Pek çok ünlü yazarın yazma rutinleri var. Ray Bradbury’nin her gün bin kelime yazdığını okumuştum, belki de o muhteşem anlatımını bu disipline borçludur. Bu benim yapabileceğim bir şey değil. Hatta sanırım kişisel baş etme yöntemim: Ara vermek! Sürekli yazmak zorunda da hissetmiyorum. Salgın döneminde çok yazdım ve bu bana iyi geldi. Oysa son bir senedir nadiren yazıyorum. Bu konuda özgür hissetmem gerektiğini düşünüyorum. Fakat bir nedenle yazmam gerekiyorsa da yaratıcı işlerden beslenmeye çalışırım. Sevdiğim kitapları yeniden okurum, iyi bir film, şiir ya da beni etkileyen bir müzik de etkili olabilir. 

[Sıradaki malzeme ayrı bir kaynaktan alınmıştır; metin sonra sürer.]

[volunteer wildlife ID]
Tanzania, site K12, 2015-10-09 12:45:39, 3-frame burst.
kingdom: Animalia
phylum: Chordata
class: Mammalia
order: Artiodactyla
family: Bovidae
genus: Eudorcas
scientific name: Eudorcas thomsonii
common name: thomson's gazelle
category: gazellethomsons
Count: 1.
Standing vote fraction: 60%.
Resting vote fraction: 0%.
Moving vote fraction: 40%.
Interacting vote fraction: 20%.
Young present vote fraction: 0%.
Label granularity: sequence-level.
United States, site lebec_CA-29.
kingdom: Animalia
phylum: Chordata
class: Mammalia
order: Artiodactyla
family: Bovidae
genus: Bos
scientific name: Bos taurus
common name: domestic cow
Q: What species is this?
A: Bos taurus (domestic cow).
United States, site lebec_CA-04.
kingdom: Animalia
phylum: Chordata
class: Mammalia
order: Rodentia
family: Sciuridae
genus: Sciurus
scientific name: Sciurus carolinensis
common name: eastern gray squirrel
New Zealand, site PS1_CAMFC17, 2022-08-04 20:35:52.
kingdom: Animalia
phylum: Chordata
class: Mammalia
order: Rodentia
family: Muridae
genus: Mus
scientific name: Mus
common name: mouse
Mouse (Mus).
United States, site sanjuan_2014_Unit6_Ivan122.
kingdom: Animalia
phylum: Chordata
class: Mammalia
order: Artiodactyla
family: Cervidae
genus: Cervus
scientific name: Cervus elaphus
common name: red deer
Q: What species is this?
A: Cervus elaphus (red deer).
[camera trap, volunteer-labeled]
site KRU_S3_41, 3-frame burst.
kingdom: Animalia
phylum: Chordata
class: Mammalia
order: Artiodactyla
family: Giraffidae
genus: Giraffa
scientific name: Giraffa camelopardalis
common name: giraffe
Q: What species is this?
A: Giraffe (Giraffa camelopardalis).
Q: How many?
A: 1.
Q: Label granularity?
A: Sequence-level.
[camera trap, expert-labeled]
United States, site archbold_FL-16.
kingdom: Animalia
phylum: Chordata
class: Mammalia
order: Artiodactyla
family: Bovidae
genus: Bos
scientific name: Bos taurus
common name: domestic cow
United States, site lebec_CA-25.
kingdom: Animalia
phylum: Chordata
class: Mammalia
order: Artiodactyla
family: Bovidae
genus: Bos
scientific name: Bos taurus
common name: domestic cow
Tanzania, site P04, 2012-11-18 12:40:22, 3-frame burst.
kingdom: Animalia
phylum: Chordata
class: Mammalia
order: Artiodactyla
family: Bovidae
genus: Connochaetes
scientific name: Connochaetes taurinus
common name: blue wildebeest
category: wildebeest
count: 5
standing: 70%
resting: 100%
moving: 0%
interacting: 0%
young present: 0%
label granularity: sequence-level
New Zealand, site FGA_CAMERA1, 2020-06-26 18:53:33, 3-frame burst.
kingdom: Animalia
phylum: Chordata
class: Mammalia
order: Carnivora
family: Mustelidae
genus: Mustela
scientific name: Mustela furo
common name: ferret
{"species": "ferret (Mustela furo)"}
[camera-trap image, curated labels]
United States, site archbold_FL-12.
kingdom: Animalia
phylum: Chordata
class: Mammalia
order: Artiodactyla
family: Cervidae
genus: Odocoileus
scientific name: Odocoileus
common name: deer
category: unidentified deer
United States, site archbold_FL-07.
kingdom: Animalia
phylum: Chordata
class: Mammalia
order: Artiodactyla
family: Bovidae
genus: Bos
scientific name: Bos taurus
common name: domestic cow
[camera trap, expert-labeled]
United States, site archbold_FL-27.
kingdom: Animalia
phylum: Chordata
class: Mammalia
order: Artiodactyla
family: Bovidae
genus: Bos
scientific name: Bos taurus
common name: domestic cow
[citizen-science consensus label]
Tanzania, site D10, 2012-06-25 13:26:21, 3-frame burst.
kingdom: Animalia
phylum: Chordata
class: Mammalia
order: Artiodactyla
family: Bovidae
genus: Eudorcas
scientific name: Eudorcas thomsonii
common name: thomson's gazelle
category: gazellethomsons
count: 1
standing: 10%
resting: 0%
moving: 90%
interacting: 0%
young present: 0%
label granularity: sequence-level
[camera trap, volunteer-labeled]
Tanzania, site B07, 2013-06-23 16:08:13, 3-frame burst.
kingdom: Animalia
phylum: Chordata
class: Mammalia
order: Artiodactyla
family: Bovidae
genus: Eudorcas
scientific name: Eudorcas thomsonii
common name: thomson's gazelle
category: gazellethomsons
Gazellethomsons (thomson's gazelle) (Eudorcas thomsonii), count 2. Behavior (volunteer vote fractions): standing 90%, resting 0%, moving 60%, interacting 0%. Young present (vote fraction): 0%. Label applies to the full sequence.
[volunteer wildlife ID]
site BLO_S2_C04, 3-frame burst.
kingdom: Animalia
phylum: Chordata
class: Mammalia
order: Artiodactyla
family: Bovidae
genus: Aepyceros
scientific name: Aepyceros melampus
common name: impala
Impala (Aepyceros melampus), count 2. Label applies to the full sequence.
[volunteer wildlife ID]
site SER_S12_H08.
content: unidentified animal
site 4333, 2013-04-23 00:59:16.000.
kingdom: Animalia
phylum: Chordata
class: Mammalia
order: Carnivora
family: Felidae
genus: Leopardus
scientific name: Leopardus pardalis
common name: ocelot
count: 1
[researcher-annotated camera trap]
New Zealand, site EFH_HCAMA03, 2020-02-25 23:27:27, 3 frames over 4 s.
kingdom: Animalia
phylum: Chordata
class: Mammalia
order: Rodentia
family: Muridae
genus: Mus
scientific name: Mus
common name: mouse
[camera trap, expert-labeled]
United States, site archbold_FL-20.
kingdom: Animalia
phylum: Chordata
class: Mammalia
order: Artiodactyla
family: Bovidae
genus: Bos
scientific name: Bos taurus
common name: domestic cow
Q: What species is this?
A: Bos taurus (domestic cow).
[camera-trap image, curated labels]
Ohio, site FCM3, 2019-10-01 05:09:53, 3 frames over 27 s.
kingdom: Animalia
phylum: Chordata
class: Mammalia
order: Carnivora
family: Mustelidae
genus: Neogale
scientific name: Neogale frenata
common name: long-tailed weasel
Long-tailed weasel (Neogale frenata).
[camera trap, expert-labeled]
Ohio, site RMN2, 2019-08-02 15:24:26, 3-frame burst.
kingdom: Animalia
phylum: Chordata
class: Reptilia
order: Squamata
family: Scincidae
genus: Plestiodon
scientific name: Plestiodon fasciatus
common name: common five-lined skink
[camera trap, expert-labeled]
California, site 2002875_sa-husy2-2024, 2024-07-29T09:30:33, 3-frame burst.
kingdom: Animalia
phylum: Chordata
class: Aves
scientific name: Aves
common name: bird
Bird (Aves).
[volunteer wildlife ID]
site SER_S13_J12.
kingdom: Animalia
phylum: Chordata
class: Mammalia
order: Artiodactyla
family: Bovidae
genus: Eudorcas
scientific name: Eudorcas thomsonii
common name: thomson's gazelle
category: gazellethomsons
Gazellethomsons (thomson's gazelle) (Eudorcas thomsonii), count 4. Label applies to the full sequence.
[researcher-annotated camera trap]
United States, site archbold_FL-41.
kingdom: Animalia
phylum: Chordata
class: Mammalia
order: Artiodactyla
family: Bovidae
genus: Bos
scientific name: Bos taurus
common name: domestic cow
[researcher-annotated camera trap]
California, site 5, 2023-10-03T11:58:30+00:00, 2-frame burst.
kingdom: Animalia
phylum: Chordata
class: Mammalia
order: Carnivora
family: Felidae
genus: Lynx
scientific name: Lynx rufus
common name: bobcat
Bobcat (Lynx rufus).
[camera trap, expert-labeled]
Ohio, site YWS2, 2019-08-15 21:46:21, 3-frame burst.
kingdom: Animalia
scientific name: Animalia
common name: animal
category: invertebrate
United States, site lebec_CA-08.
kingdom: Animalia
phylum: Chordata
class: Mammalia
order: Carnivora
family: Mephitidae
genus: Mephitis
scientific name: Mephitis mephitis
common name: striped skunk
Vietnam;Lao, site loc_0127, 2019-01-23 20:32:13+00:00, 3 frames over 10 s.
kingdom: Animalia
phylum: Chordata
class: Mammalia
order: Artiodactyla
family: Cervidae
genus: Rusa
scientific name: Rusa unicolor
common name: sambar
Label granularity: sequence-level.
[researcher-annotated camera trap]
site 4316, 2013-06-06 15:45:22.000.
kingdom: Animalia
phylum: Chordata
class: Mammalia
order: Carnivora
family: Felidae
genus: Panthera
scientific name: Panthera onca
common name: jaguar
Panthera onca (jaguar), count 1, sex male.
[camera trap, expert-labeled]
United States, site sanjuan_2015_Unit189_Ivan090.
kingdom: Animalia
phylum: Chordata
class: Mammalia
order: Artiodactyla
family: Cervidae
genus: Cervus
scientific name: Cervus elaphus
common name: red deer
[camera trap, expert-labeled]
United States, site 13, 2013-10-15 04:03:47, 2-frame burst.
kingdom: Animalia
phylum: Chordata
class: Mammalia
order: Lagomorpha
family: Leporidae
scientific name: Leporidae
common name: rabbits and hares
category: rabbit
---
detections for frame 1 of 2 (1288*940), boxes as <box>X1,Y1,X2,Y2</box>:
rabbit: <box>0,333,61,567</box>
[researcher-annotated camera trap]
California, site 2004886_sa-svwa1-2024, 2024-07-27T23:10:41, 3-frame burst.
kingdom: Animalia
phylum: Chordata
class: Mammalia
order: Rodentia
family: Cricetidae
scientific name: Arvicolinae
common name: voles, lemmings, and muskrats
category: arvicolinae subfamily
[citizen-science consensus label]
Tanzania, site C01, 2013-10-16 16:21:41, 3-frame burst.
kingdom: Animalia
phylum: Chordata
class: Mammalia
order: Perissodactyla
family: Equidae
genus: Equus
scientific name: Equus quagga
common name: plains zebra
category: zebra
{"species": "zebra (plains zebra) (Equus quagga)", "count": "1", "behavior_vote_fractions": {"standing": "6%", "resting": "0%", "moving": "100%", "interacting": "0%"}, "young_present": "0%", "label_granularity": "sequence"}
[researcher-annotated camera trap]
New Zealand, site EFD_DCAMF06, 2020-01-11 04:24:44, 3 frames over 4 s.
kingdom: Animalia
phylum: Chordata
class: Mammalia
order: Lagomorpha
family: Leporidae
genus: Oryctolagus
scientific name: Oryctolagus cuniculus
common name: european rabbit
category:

Şimdilerde neler yapıyorsunuz? Üzerinde çalıştığınız bir çocuk kitabı/yeni projeler var mı?

Geçen sene yazdığım E-ma Çocukları isimli bilim kurgu romanımın editoryal çalışmaları sürüyor ve bu sene içinde yayımlanması planlanıyor. Yapay zekâ teknolojileri epeydir ilgimi çekiyor ve kurgularımda da sıkça kullanıyorum. Bu defa çocuk bakımından sorumlu bir yapay zekâyı, hologram teknolojisiyle ve günümüzde oldukça tartışmalı hâle gelen gerçeklik kavramıyla birlikte işledim. Çocuklarla buluşacağı günü iple çekiyorum.